Scheibenheizung verhindert Kondenswasser

Veröffentlicht am 20. Mai 2011 von Denise Krause
Tags: Tipps und Tricks
Viele Menschen kennen das Problem: Gerade im Winter bildet sich durch den großen Temperaturunterschied Kondenswasser am Rand von Fensterscheiben. Schnell kann auf diese Weise das Fenster beschädigt werden und gesundheitsgefährdender Schimmel entstehen. Der österreichische Ingenieur Maximilian Hron hat sich mit diesem Problem beschäftigt und eine Lösung gefunden. T-Stripe heißt sein Wundermittel.

Aus einer einfachen Idee entstanden
Die Idee, welche hinter T-Stripe steckt ist simpel: “Ich habe mir im Dezember 2003 eine neue Wohnung gekauft und schon bald festgestellt, dass es an allen Fenstern ein massives Problem mit Kondenswasser gab. Ich entschloss mich schließlich, nach langem Forschen, eine – auf die speziellen Bedürfnisse der Fenster abgestimmte – Fensterheizung produzieren zu lassen und konnte damit meine Probleme der nassen Fenster auf Dauer lösen.” erklärt der Erfinder. Diese Fensterheizung ist bereits für relativ kleines Geld zu haben und lässt sich auch nachträglich leicht vom Elektriker installieren.

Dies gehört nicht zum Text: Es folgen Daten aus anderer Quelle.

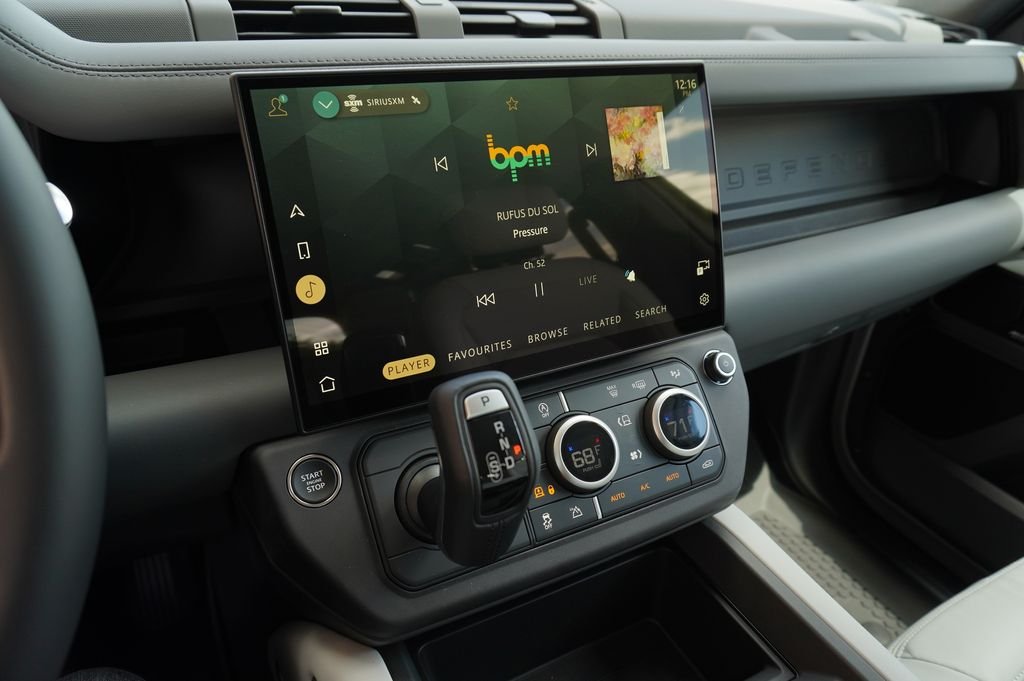 Used 2026 Gray Land Rover X-Dynamic SE image 20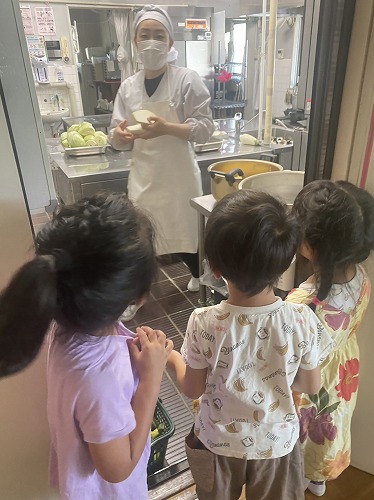 3:給食室に切ったら中がどうなっているのか聞きに行く子どもたち。部屋に戻ると、保育士や他の子どもたちに報告していました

Kondenswasser fast unvermeidbar
In der Tat kommt es bei neuen und modernen Fenstern bei genügend großem Temperaturunterschied in gleichem Maße zu Kondenswasserbildung als bei alten. Schuld daran trägt die zum Rand hin abnehmende Temperatur der Scheiben. Regelmäßiges Lüften, wodurch die Feuchtigkeit der Raumluft vermindert wird, reicht ebenfalls nicht aus, um Kondenswasser vorzubeugen. Nur durch eine Erhöhung der Scheibentemperatur kann abgeholfen werden. Genau das besorgt T-Stripe.

Funktion des Heizsystems
Das elektrische Heizelement in Form eines drahtumflochtenen silbernen Kabels kann flexibel an den Randbereich jedes Fensters geklebt werden. Trotz seines Durchmessers von nur 3,8 mm sorgt T-Stripe dafür, dass die Temperatur des Glases den Taupunkt nicht unterschreitet. Betrieben wird es mit dem haushaltsüblichen Strom von 230V wobei der Stromverbrauch bei 7 bis 12 W pro Meter liegt. Als Nebeneffekt strahlt das komplette Fenster warm ab und trägt somit zu einem angenehmen Wohngefühl bei. Bei Wunsch kann das Heizelement auch unter der Glas- oder einer Design-Aluleiste montiert werden, wodurch das Kabel dann nicht mehr sichtbar ist. Selbstverständlich wird die Funktionsweise der Fenster in keinem Fall beeinträchtigt. Der Betrieb kann sowohl mit einer Zeitschaltuhr als auch mit einem Thermostat beziehungsweise Funkthermostat durchgeführt werden.
Durch die Installation von einer zusätzlichen Fensterheizung kann also zum Einen die Entstehung von Kondenswasser und Schimmelpilzen verhindert werden und zum anderen Geld gespart werden, da weder eine erhöhte Zimmertemperatur noch vermehrtes Lüften länger nötig sind.